Pursuant to the financing, the Company issued 100 million units to RCF VI CAD LLC ("RCF VI CAD"), a subsidiary of Resource Capital Fund VI L.P., at a price of C$0.20 per unit. Each unit consists of one common share and one-half of one common share purchase warrant. Each whole warrant will entitle RCF VI CAD to purchase one common share at an exercise price of C$0.25 per share until December 31, 2018.
The proceeds from the financing will be used to repay the US$10 million bridge loan advanced by Resource Capital Fund VI L.P. in December 2017 and for ongoing development of the Company's flagship Prairie Creek Zinc-Lead-Silver Project in the Northwest Territories, including additional engineering and permitting work to improve project confidence and general working capital.
In conjunction with the closing of the financing, (i) the existing Investor Agreement with Resource Capital Fund VI L.P., was amended to include RCF VI CAD and to provide for the right of RCF VI CAD to nominate additional members to the board of directors and to provide certain other project oversight rights, among other things, and (ii) Resource Capital Fund VI L.P. transferred its holdings in Canadian Zinc to RCF VI CAD.
As a result of the financing, RCF VI CAD holds approximately 41% of the issued shares of the Company on a non-diluted basis, and approximately 48% on a non-diluted basis assuming the warrants are exercised.
About Canadian Zinc
Canadian Zinc is a TSX-listed exploration and development company trading under the symbol "CZN". The Company's key project is the 100%-owned Prairie Creek Project, an advanced-stage zinc-lead-silver property, located in the Northwest Territories.

⁂

[STATED TASK] Continue the Canadian Zinc financing announcement from the point where it ends.

[RECORDED INFORMATION]
⁂

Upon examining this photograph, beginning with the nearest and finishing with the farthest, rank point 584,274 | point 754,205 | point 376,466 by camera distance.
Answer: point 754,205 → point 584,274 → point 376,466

⁂

[TASK OUTPUT]
Cautionary Statement – Forward-Looking Information
This press release contains certain forward-looking information, including, among other things, the expected use of proceeds from the financing and the advancement of mineral properties. This forward looking information includes, or may be based upon, estimates, forecasts, and statements as to management's expectations with respect to, among other things, the issue of permits, the size and quality of mineral resources, future trends for the company, progress in development of mineral properties, future production and sales volumes, capital costs, mine production costs, demand and market outlook for metals, future metal prices and treatment and refining charges, the outcome of legal proceedings, the timing of exploration, development and mining activities, acquisition of shares in other companies and the financial results of the company. There can be no assurances that such statements will prove to be accurate and actual results and future events could differ materially from those anticipated in such statements. Mineral resources that are not mineral reserves do not have demonstrated economic viability. Inferred mineral resources are considered too speculative geologically to have economic considerations applied to them that would enable them to be categorized as mineral reserves. There is no certainty that mineral resources will be converted into mineral reserves.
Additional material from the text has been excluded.